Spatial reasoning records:
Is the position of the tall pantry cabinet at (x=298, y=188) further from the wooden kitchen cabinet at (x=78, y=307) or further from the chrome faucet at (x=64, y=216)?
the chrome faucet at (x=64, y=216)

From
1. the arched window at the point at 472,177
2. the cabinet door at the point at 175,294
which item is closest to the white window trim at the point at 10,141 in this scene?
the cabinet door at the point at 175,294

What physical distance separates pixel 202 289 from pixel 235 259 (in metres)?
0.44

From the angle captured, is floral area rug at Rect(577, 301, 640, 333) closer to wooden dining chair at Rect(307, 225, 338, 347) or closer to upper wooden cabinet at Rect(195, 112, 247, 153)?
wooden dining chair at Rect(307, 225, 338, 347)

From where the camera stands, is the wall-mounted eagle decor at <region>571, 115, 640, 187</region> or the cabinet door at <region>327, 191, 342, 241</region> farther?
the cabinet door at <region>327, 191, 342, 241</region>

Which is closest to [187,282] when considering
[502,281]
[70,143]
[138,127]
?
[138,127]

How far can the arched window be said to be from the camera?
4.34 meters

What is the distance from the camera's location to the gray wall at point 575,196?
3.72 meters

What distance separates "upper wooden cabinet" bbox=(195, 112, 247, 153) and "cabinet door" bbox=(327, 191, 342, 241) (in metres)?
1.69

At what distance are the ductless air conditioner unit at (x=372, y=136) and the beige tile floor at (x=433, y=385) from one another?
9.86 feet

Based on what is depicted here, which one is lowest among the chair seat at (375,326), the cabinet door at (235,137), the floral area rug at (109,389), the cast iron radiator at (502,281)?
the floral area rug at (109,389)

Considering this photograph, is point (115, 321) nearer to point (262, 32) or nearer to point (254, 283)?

▸ Exercise: Every record above must be duplicated exactly.

▸ Answer to the exercise:
Is the position of the tall pantry cabinet at (x=298, y=188) further from the wooden kitchen cabinet at (x=78, y=307) or further from the chrome faucet at (x=64, y=216)?
the chrome faucet at (x=64, y=216)

From
1. the arched window at the point at 472,177
2. the cabinet door at the point at 175,294
which item is closest to the white window trim at the point at 10,141 in this scene?
the cabinet door at the point at 175,294

What physical distance separates pixel 202 289 from pixel 235 259 (in metres)?
0.44

From the angle captured, is floral area rug at Rect(577, 301, 640, 333) closer to wooden dining chair at Rect(307, 225, 338, 347) or closer to upper wooden cabinet at Rect(195, 112, 247, 153)?
wooden dining chair at Rect(307, 225, 338, 347)

From where the camera stands, is the wall-mounted eagle decor at <region>571, 115, 640, 187</region> or the cabinet door at <region>327, 191, 342, 241</region> farther?
the cabinet door at <region>327, 191, 342, 241</region>

Which is closest to [187,282] when considering
[502,281]
[70,143]
[138,127]
?
[138,127]

How far can the arched window be said to be from the camera?
4.34 meters

What is the distance from the camera's location to the gray wall at point 575,196?
3.72 meters

What distance separates "upper wooden cabinet" bbox=(195, 112, 247, 153) and "cabinet door" bbox=(327, 191, 342, 241) (in metres)?
1.69

At what distance are the ductless air conditioner unit at (x=372, y=136) and the beige tile floor at (x=433, y=385) from one another?
9.86 feet

Based on what is depicted here, which one is lowest among the chair seat at (375,326), the cabinet door at (235,137), the floral area rug at (109,389), the cast iron radiator at (502,281)?
the floral area rug at (109,389)

Considering this photograph, is point (115, 321) nearer to point (262, 32) or nearer to point (254, 283)?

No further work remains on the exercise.